Justice Douglas, concurring, argued that since Baird was engaged in speech while distributing
vaginal foam, his arrest was prohibited by the First Amendment.
Justice White, joined by Justice Blackmun, did not join Brennan's opinion but concurred in the
judgment on narrower grounds. White and Blackmun declined to reach the issue of whether
Massachusetts could limit distribution of contraceptives only to married couples. They argued that
Massachusetts had asserted an implausible health rationale for limiting distribution of vaginal foam
to licensed pharmacists or physicians.
Chief Justice Burger dissented alone, arguing that there were no conclusive findings available to the
Court on the health risks of vaginal foam since that issue had not been presented to the lower
courts, and thus no basis for the Court's finding that the Massachusetts statute served no public
health interest. Burger also held that the Massachusetts statute independently advanced the state's
interest in ensuring couples receive informed medical advice on contraceptives.

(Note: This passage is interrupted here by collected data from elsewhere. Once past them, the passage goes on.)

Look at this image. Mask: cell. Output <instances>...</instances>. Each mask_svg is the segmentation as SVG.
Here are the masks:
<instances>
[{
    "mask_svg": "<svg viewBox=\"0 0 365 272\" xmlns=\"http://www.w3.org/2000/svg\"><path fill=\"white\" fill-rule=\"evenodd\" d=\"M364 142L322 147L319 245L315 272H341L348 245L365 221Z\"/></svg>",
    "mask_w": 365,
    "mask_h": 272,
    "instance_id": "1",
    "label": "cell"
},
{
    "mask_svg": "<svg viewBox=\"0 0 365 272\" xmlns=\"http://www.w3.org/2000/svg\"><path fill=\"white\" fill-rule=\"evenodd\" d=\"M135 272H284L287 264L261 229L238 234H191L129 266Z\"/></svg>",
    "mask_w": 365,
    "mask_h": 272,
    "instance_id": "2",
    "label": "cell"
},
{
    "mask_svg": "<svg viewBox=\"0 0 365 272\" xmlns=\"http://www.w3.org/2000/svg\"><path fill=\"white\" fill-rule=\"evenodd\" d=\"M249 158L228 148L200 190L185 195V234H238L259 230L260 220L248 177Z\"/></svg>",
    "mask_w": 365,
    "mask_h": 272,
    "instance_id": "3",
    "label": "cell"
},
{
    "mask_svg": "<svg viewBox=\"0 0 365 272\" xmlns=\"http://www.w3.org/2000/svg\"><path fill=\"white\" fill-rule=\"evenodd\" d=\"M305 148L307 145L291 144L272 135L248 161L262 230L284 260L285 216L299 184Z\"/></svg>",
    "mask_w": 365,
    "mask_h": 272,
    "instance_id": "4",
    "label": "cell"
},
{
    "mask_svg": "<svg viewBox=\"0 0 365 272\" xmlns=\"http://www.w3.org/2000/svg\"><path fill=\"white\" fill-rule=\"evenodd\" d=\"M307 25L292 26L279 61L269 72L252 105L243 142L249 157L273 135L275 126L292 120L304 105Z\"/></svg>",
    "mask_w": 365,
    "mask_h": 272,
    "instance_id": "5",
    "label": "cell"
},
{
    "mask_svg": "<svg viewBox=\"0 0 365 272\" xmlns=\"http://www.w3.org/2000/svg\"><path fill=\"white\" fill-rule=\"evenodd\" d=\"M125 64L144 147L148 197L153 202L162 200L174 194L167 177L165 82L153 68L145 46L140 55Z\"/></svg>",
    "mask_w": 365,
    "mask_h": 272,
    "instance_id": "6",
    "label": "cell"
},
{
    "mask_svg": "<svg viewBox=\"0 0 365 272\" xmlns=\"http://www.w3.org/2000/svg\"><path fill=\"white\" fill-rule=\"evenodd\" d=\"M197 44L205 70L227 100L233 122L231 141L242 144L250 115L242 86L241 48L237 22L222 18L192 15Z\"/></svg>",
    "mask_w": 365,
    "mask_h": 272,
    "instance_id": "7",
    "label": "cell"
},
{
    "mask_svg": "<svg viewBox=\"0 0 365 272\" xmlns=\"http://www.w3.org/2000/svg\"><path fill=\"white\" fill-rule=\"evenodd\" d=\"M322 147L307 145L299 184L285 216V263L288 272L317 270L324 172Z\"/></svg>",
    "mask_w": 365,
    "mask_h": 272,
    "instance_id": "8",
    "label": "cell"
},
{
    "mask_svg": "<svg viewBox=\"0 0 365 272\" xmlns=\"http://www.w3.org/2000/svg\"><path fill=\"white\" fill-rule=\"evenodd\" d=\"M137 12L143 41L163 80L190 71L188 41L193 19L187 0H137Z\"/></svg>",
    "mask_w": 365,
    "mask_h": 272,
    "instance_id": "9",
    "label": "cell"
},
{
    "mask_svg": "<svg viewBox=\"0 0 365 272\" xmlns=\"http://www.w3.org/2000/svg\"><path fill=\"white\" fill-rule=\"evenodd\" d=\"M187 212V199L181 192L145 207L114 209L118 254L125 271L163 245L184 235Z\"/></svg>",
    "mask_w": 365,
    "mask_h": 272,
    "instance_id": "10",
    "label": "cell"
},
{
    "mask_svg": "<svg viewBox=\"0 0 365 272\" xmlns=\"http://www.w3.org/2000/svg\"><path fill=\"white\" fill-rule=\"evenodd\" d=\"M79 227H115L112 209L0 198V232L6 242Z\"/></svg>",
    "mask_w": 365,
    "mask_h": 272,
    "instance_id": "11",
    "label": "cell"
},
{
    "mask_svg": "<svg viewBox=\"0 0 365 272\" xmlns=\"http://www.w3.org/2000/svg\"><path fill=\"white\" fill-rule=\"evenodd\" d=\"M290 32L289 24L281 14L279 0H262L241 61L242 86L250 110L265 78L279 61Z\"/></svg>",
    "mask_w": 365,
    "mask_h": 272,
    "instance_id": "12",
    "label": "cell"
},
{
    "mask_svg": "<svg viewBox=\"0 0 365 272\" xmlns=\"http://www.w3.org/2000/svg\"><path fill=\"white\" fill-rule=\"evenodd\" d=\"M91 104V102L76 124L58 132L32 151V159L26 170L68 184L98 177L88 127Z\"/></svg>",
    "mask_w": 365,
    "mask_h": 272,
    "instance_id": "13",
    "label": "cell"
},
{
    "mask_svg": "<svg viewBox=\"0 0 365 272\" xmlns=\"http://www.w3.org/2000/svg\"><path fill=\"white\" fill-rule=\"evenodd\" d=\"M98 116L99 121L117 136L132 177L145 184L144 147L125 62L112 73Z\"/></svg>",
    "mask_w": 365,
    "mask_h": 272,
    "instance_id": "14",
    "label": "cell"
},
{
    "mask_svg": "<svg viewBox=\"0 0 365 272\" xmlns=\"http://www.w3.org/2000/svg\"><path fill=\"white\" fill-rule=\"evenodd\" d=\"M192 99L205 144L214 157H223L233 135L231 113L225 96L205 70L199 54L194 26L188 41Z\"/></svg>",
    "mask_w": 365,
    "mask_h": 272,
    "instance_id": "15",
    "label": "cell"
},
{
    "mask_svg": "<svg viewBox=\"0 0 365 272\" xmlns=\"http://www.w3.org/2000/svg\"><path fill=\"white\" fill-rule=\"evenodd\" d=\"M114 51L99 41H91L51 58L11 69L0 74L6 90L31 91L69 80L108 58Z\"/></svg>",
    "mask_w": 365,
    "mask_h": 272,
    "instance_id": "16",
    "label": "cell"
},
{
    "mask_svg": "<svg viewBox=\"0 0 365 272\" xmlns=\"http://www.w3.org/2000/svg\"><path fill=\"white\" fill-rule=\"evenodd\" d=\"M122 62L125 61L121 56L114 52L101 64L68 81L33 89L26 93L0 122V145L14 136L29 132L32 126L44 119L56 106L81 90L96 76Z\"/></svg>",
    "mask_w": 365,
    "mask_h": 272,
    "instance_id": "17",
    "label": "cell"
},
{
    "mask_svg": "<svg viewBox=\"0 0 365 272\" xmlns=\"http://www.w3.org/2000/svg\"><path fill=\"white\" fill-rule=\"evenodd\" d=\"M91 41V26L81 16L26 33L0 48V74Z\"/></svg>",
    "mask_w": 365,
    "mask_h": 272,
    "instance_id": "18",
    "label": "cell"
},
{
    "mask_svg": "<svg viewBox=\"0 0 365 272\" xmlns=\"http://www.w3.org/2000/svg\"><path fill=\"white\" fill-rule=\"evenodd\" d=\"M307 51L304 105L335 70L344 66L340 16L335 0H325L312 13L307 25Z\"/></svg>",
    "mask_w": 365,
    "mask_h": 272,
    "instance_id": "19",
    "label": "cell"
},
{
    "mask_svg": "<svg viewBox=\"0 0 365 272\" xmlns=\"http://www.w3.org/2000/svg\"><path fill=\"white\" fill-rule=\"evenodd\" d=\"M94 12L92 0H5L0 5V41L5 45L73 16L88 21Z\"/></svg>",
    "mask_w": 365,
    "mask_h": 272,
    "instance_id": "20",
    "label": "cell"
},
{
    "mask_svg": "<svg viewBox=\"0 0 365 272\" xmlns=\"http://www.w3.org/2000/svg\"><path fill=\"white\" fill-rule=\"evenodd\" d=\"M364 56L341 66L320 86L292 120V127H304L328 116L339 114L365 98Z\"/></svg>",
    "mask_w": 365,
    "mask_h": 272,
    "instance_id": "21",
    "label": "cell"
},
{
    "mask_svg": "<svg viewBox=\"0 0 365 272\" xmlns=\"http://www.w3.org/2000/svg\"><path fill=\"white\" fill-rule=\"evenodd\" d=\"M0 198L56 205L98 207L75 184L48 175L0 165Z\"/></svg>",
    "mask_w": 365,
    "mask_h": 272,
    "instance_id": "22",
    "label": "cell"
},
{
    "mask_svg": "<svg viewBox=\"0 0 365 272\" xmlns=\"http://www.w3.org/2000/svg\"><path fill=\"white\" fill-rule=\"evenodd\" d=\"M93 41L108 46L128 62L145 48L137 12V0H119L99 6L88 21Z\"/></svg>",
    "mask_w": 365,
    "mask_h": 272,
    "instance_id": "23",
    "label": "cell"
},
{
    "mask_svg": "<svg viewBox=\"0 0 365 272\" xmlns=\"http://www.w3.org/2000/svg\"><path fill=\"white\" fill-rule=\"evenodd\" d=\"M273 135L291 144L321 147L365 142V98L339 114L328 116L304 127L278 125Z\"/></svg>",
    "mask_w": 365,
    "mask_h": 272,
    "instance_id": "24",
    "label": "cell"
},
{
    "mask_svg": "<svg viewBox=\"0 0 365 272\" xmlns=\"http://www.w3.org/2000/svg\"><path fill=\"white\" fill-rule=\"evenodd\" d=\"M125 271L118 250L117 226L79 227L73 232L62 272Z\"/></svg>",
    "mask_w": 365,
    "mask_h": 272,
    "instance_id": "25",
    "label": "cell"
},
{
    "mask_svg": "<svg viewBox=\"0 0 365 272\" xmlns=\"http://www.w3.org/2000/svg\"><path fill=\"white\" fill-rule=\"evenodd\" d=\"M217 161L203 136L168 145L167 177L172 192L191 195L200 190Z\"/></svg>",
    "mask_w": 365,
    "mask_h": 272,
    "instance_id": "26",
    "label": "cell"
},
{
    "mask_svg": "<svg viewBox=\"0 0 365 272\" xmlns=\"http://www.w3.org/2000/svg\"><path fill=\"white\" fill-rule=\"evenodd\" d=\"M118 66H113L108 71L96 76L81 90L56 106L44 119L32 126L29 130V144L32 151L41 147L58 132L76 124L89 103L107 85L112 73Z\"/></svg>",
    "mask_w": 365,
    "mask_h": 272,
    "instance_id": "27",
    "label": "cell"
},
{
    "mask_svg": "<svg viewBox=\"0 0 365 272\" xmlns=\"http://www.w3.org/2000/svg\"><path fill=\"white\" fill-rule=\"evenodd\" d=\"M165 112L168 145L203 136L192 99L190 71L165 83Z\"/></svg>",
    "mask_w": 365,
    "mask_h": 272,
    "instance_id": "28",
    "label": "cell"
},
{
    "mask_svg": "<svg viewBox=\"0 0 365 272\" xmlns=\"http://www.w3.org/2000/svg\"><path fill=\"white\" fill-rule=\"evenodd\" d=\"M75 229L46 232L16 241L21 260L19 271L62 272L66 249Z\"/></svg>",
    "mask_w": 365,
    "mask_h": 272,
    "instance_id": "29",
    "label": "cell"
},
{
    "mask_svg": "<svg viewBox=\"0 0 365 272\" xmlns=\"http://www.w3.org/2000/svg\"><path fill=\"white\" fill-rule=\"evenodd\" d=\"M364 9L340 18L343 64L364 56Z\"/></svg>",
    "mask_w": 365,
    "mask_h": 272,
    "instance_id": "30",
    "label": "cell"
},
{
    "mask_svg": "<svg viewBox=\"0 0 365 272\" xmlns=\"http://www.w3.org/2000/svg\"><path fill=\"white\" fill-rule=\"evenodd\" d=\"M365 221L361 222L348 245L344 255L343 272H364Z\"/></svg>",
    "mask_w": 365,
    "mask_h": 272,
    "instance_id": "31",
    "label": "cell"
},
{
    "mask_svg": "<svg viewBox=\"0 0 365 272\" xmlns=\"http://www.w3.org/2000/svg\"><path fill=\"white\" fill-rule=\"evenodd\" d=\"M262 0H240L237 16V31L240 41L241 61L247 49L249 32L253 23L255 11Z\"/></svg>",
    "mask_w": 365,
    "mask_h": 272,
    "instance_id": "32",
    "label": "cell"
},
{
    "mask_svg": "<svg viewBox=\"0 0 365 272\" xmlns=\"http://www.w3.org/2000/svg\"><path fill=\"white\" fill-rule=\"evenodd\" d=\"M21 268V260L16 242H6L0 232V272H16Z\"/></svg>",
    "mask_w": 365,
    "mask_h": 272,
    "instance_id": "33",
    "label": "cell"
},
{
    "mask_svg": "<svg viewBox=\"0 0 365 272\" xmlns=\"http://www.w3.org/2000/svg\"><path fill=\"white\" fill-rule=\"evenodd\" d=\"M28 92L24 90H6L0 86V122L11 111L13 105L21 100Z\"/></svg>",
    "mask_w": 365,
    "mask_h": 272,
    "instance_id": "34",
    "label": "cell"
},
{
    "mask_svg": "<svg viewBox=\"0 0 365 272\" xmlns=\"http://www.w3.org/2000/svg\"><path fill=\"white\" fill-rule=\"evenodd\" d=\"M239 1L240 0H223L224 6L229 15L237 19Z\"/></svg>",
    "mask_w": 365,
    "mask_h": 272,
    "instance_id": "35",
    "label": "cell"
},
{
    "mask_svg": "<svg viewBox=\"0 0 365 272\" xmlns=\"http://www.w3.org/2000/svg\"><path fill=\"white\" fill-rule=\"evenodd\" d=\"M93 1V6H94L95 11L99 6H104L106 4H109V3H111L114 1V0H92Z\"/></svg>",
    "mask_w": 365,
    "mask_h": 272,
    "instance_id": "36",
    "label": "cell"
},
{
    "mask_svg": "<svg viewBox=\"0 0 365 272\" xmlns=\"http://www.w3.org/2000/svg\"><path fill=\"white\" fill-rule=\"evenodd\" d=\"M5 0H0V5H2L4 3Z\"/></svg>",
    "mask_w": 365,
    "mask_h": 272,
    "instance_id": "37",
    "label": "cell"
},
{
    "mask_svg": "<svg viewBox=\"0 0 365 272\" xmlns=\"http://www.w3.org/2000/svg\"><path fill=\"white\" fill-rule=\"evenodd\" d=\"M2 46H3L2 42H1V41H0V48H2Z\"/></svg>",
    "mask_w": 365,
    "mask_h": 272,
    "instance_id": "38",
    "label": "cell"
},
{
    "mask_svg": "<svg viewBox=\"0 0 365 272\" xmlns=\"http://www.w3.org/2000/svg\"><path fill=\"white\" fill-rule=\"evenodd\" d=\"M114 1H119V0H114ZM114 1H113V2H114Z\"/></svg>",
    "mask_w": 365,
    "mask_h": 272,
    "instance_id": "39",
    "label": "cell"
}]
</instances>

While Brennan's ruling conceded that states may prohibit sex outside of marriage, later cases have
interpreted its most famous sentence"If the right of privacy means anything, it is the right of the
individual, married or single, to be free from unwarranted governmental intrusion into matters so
fundamentally affecting a person as the decision whether to bear or beget a child."as recognizing
the right of single people to procreate on the same basis as married couples, reasoning which would
eventually be extended to a more general right to engage in sexual activity. Carey v. Population
Services International, decided in 1977, struck down a New York law forbidding distribution of
contraceptives to those under 16 but failed to produce a majority opinion and thus is not widely
cited. Bowers v. Hardwick in 1986 rejected the claim of homosexuals to a fundamental right to
engage in sodomy. However, Lawrence v. Texasoverruled Bowers in 2003, citing Eisenstadt in
support of this ruling, and recognized that consenting adults had a right to engage in private,
consensual non-commercial sexual intercourse. Roy Lucas, a prominent abortion rights lawyer,
assessed the case as "among the most influential in the United States during the entire [20th]
century by any manner or means of measurement."[5] Eisenstadt v. Baird is mentioned in over 52
Supreme Court cases from 1972 through 2002.[5] Each of the eleven U.S. Court of Appeals Circuit,
as well as the Federal Circuit, has cited Eisenstadt v. Baird as authority.[5] The highest courts of all
50 States, the District of Columbia, and Puerto Rico have cited Eisenstadt v. Baird.[5]